→ Excerpted data:
══════════

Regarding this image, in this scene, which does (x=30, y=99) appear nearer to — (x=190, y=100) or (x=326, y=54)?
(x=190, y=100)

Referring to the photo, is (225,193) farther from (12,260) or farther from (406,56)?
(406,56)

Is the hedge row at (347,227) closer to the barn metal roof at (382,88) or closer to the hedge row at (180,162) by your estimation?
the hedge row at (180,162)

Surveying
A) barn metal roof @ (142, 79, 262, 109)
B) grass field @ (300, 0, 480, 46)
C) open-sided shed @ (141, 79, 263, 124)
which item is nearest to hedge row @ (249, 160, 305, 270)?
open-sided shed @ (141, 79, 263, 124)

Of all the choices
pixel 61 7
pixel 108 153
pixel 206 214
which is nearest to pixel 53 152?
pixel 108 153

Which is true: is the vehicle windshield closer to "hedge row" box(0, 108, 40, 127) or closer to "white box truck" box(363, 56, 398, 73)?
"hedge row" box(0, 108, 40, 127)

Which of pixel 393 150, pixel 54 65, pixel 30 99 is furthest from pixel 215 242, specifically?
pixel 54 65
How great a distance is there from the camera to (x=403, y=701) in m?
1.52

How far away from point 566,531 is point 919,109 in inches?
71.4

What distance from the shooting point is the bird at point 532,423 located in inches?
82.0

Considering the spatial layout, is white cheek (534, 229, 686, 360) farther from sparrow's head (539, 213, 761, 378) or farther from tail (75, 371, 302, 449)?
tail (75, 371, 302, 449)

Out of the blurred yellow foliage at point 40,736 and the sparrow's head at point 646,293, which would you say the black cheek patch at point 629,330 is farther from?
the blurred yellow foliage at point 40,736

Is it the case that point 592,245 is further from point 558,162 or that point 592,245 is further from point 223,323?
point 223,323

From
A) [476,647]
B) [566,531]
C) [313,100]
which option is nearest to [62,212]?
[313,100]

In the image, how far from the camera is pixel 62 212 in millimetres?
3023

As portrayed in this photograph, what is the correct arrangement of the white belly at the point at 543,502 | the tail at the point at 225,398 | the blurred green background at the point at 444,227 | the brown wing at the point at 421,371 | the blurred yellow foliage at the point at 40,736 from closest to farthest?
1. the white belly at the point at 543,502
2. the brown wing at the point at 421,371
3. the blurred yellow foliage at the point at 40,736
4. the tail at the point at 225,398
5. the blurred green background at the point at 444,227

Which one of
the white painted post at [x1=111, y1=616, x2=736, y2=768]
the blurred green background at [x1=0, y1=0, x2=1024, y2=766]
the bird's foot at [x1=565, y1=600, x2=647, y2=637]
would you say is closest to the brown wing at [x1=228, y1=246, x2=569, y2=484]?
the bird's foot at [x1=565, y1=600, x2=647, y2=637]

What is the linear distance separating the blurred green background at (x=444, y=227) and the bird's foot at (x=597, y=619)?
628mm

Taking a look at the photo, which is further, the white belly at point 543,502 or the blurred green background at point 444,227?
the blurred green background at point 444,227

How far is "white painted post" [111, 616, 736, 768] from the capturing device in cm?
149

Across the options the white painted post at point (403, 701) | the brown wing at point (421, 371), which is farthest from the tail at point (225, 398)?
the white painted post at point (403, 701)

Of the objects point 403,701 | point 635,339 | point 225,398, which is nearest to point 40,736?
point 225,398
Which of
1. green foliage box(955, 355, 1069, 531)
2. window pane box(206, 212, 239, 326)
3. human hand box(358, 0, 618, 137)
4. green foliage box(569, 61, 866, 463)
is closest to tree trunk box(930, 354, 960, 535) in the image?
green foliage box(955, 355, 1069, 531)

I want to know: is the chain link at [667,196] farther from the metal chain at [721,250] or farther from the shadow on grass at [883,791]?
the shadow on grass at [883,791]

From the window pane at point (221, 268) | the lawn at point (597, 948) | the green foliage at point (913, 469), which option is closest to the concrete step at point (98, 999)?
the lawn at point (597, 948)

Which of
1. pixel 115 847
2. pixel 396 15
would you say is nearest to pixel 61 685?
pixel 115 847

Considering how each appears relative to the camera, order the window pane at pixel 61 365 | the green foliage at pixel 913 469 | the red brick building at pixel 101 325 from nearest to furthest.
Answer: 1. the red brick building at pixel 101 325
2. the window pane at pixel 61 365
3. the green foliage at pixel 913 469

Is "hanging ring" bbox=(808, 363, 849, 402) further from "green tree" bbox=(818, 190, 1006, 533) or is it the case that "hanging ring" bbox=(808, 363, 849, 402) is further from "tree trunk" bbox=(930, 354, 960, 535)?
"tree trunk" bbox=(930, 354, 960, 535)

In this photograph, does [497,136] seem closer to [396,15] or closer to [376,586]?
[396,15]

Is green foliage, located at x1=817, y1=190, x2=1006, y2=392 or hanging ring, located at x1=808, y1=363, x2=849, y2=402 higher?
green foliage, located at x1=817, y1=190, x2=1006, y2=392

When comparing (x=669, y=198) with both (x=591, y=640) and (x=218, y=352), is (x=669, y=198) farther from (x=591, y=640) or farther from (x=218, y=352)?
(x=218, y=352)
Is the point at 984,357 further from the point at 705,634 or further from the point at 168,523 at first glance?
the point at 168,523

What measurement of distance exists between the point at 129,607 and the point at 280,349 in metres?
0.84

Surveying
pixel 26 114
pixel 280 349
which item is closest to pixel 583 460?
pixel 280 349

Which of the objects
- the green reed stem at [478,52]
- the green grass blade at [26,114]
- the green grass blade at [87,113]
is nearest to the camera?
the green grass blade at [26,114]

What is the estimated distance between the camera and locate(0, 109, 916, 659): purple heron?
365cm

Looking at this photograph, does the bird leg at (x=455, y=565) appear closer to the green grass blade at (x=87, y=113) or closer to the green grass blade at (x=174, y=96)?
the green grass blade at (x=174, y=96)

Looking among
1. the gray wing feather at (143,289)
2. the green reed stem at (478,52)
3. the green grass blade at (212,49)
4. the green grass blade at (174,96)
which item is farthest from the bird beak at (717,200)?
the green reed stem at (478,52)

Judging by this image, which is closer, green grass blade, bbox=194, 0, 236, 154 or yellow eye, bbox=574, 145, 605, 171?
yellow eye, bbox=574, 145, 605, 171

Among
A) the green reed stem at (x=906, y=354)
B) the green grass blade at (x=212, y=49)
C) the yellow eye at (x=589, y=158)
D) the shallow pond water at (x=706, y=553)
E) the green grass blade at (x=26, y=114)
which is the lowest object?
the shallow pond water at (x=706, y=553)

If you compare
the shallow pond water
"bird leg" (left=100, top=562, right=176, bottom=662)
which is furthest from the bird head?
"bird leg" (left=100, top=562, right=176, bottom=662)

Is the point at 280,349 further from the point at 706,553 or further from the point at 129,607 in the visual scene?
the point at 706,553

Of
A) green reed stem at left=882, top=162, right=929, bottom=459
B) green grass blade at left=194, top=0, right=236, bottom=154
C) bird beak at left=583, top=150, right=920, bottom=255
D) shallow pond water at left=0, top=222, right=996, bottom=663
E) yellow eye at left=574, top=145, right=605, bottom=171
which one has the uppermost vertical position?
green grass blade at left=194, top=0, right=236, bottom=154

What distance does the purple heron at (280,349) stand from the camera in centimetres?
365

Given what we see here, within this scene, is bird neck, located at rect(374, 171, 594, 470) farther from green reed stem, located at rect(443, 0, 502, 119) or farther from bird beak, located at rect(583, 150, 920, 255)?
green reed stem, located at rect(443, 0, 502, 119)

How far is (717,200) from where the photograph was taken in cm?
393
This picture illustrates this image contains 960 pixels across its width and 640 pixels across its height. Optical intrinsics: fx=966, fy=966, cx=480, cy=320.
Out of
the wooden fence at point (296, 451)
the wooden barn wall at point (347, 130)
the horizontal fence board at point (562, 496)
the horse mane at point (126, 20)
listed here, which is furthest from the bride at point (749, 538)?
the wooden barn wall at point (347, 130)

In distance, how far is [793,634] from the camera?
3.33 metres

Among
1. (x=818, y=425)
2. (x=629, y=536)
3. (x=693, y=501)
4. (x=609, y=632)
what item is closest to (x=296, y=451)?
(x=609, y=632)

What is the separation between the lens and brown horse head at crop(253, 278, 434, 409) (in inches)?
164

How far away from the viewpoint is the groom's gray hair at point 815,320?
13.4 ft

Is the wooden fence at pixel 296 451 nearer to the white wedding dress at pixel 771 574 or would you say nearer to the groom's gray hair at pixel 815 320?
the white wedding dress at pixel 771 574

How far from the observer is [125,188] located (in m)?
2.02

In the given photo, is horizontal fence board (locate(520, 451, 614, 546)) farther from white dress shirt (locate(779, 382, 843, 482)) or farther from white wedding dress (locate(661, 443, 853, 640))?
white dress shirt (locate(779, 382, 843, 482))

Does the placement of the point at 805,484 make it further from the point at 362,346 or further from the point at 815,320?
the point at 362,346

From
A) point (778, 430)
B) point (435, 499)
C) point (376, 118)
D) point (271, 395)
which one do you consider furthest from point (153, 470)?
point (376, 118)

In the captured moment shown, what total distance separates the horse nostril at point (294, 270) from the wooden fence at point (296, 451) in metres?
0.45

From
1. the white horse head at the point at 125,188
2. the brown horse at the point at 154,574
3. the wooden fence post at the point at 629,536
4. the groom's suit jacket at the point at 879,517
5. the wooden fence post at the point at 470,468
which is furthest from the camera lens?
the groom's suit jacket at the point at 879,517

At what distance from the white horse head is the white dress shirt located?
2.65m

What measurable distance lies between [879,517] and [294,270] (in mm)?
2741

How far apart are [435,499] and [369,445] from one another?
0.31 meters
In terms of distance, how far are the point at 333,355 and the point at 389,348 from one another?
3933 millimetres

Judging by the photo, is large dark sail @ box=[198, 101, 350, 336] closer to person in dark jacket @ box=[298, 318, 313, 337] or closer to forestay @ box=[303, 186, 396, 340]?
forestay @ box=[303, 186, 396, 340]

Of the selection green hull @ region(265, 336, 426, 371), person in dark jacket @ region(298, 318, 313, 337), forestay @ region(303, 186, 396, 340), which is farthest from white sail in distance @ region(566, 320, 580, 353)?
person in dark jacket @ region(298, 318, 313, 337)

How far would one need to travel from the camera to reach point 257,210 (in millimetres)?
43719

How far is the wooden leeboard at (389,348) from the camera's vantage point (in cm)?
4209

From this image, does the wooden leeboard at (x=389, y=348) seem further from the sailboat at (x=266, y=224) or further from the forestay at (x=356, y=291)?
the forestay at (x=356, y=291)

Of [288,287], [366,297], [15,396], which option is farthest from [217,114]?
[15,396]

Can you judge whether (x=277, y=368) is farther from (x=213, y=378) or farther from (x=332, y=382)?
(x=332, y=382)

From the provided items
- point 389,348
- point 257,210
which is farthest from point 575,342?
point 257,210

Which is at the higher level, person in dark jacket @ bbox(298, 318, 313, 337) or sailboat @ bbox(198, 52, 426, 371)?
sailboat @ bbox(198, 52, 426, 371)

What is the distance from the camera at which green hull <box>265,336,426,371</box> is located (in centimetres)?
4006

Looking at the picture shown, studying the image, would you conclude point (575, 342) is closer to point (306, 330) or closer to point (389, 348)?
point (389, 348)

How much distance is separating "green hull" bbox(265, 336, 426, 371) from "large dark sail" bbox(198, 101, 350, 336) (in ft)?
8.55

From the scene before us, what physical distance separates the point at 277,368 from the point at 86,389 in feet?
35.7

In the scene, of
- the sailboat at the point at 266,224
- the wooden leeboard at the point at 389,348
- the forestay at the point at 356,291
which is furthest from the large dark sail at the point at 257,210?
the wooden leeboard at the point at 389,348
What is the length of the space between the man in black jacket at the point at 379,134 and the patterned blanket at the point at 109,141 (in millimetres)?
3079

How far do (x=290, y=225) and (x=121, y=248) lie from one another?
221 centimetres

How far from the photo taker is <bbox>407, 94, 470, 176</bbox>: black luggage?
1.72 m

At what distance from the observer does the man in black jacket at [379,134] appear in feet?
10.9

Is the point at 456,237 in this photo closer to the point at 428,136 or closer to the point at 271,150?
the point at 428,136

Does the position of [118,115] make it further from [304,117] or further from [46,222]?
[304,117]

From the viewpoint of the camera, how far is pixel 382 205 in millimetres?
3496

══════════

→ What to do:
Quote exactly the line containing "Looking at the" and every later line through the end of the listing, and no other lines.

→ Full response:
Looking at the picture shown, studying the image, would you conclude point (575, 342) is closer to point (306, 330) or closer to point (389, 348)?
point (389, 348)

How much distance is separating "green hull" bbox(265, 336, 426, 371) from "large dark sail" bbox(198, 101, 350, 336) (in ft)?
8.55

From the scene before us, what physical distance separates the point at 277,368 from the point at 86,389 in feet?
35.7

In the scene, of
- the sailboat at the point at 266,224
- the wooden leeboard at the point at 389,348
- the forestay at the point at 356,291
which is furthest from the large dark sail at the point at 257,210?
the wooden leeboard at the point at 389,348
What is the length of the space between the man in black jacket at the point at 379,134 and the patterned blanket at the point at 109,141 (in millimetres)?
3079

How far do (x=290, y=225) and (x=121, y=248) lie from one another?
221 centimetres

How far from the photo taker is <bbox>407, 94, 470, 176</bbox>: black luggage?
1.72 m

At what distance from the observer does the man in black jacket at [379,134] appear in feet?
10.9

Is the point at 456,237 in this photo closer to the point at 428,136 or closer to the point at 271,150?
the point at 428,136

Does the position of [118,115] make it further from [304,117] or further from [46,222]?
[304,117]

From the viewpoint of the camera, how far is pixel 382 205 in millimetres?
3496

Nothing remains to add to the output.